I had a water meter installed in my flat a few months ago. I looked at it just now and it said ‘13’. I didn’t know what ‘13’ meant, so I went online to check. Apparently, in a few months, four of us have used 13 cubic metres of water, or 13,000 litres.

The £40 I’ll pay for this seems rather a bargain: £40 is highly preferable to carrying 13,000 litres up two flights of stairs. But in any case I needn’t worry about overpaying, because there’s an organisation called Ofwat which keeps an eye on Southern Water to check that they don’t charge me £1 too much for my 13 cubic metres.
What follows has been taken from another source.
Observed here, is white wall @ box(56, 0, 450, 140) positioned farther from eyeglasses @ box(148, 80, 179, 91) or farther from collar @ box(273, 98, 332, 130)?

Then there’s my electricity bill; that seems fairly good value too. They write me a letter every month which effectively says, ‘You can either pay us £100 and live in the 21st century or you can not pay us and live in the 19th.’ Call me a gullible old neophile, but I’ve always gone for the 21st–century option myself. I suspect my wife, who is an Anglican clergy-woman, has doubts: she’d like us sitting round a piano singing hymns by candlelight or embroidering the Lord’s Prayer on a sampler but, for me, the fridge, the TV and the Sky package win out every time. In any case I don’t have to worry because there are people called Ofgem who keep an eye on the leccy folk to make sure they don’t charge me £1 too much.

And then there’s my broadband. I now get the fibre-optic kind, which means I effectively have a miniature British Library in my own home. I can watch on-demand arty French films in high definition, or hold live face-to-face conversations with people in Australia for free.